Segment Start: Selected passage

Indigenous people in Ecuador say their territorial rights are being systematically violated, according to a top United Nations official. Victoria Tauli-Corpuz, the U.N.’s special rapporteur on the rights of indigenous peoples, is urging the Ecuadoran government to form a “truly plurinational and multicultural society” in accordance with its constitution and international law.
Indigenous leaders cite a lack of progress toward addressing key problems impeding their fundamental rights, according to Tauli-Corpuz. That includes a lack of free and informed prior consent before implementing resource extraction projects. The leaders are also concerned about the activation of several mining and oil concessions.
While Tauli-Corpuz has praised the current Ecuadoran government for advancing constructive dialogues with indigenous people over territorial rights, she criticized it for maintaining a status quo established by predecessors that failed to recognize, respect or protect the fundamental rights of indigenous communities.

Segment End: Selected passage

▶ _Required work_
Transcribe the passage on indigenous rights in Ecuador from "Indigenous people in" to "and oil concessions.". The items that come next have nothing to do with the text.

Segment Start: Information shown

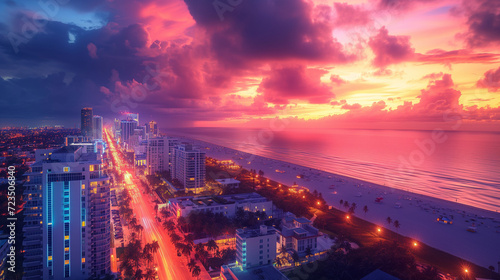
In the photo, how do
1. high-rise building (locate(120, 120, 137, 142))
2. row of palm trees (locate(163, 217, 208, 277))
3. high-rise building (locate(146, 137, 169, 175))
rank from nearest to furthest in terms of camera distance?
row of palm trees (locate(163, 217, 208, 277)) < high-rise building (locate(146, 137, 169, 175)) < high-rise building (locate(120, 120, 137, 142))

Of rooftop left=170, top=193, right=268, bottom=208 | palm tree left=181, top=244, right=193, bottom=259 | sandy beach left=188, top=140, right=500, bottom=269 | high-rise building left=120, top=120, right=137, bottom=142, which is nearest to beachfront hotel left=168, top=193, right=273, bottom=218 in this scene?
rooftop left=170, top=193, right=268, bottom=208

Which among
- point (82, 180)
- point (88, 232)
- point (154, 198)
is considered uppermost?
point (82, 180)

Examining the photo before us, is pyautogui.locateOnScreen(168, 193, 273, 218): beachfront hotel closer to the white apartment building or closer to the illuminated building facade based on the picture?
the white apartment building

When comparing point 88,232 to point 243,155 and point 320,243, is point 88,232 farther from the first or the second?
point 243,155

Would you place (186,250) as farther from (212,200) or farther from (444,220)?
(444,220)

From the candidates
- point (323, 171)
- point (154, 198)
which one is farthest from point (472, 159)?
point (154, 198)

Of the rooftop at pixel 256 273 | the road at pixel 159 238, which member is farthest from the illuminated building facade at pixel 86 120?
the rooftop at pixel 256 273

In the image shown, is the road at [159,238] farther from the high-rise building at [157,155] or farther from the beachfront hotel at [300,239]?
the high-rise building at [157,155]
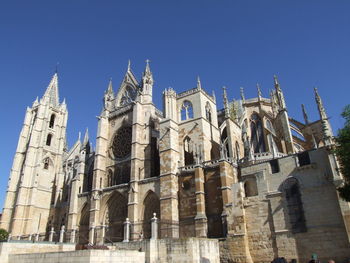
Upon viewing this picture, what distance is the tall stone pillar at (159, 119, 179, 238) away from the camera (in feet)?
70.5

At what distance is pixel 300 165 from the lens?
17.3m

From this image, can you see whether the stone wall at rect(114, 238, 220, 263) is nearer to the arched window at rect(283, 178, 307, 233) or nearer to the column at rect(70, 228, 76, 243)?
the arched window at rect(283, 178, 307, 233)

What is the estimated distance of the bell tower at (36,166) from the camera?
3197 centimetres

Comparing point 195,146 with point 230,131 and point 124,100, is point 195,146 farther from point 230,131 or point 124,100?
point 124,100

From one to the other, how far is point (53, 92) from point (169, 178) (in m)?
26.8

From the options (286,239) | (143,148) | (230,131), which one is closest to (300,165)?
(286,239)

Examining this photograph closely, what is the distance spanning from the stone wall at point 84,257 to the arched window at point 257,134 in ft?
62.9

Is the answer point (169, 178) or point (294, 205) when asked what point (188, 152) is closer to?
point (169, 178)

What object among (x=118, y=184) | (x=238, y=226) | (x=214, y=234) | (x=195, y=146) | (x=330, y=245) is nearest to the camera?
(x=330, y=245)

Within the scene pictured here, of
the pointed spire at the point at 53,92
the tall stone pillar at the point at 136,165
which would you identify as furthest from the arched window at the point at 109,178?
the pointed spire at the point at 53,92

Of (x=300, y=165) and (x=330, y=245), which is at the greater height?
(x=300, y=165)

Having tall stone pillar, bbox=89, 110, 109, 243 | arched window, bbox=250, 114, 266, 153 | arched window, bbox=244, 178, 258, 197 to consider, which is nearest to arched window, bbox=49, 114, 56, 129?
tall stone pillar, bbox=89, 110, 109, 243

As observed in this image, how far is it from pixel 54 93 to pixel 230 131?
2720 cm

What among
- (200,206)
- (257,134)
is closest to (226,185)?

Segment End: Information shown

▶ _Solution for this exercise_
Indigenous people in Ecuador say their territorial rights are being systematically violated, according to a top United Nations official. Victoria Tauli-Corpuz, the U.N.’s special rapporteur on the rights of indigenous peoples, is urging the Ecuadoran government to form a “truly plurinational and multicultural society” in accordance with its constitution and international law.
Indigenous leaders cite a lack of progress toward addressing key problems impeding their fundamental rights, according to Tauli-Corpuz. That includes a lack of free and informed prior consent before implementing resource extraction projects. The leaders are also concerned about the activation of several mining and oil concessions.